The task:
Rewrite the records from the line holding "What distance away" through the end of the records, inclusive, keeping the requests as they are but increasing every distance in the answers by 43, and leave out the pictures.

Record set:
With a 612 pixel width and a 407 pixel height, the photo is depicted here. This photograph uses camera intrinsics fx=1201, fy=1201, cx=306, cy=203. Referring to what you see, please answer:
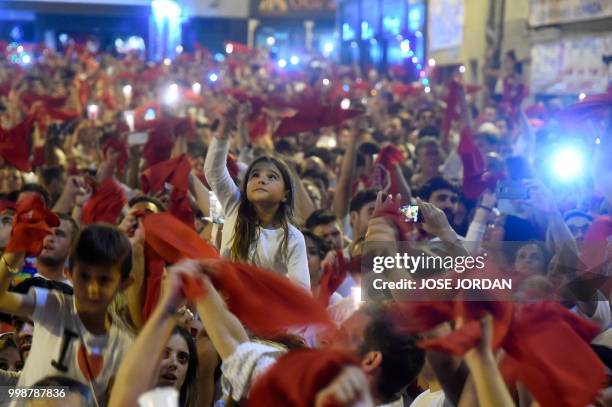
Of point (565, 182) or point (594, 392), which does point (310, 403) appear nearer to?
point (594, 392)

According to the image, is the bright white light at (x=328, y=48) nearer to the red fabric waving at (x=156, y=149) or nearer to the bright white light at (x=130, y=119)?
the bright white light at (x=130, y=119)

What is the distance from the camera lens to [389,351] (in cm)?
332

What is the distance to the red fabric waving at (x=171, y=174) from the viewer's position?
745cm

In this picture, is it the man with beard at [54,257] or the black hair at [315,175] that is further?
the black hair at [315,175]

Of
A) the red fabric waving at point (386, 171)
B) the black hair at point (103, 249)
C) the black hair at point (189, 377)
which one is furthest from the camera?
the red fabric waving at point (386, 171)

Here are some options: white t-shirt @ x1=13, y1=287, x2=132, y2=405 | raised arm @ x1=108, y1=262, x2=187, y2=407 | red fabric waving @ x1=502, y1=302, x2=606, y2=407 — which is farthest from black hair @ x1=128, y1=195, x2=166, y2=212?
red fabric waving @ x1=502, y1=302, x2=606, y2=407

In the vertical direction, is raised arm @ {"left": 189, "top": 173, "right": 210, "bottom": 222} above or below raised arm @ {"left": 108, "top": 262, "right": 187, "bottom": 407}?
below

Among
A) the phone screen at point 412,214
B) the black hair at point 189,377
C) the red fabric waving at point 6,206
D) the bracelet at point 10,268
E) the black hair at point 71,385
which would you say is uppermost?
the phone screen at point 412,214

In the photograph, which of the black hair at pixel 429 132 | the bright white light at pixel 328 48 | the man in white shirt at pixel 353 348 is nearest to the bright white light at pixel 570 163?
the black hair at pixel 429 132

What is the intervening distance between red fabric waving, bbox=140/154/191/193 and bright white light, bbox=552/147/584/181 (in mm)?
2651

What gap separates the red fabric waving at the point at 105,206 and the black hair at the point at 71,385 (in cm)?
311

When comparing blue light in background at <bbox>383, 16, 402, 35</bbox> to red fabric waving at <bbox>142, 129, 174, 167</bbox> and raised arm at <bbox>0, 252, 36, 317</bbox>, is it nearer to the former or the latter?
red fabric waving at <bbox>142, 129, 174, 167</bbox>

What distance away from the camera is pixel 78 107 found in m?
17.4

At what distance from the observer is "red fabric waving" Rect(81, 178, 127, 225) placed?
6875mm
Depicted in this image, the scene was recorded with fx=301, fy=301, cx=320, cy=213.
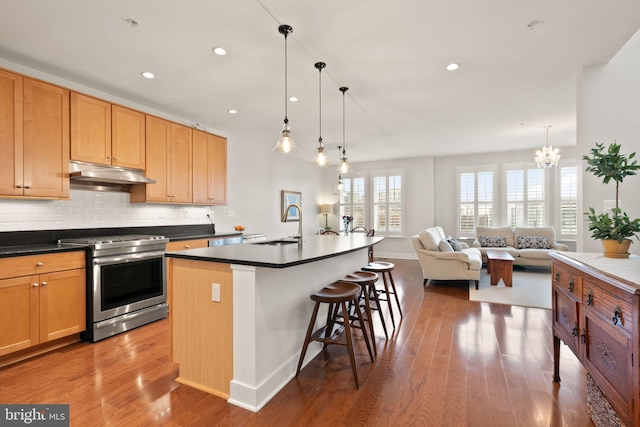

Solution:
What distance away from the camera is pixel 78 107 found in m?
60.4

At what distance from the observer is "red fabric waving" Rect(81, 178, 127, 225) placed?
6918mm
Depicted in this image, the scene was recorded with fx=301, fy=301, cx=320, cy=213.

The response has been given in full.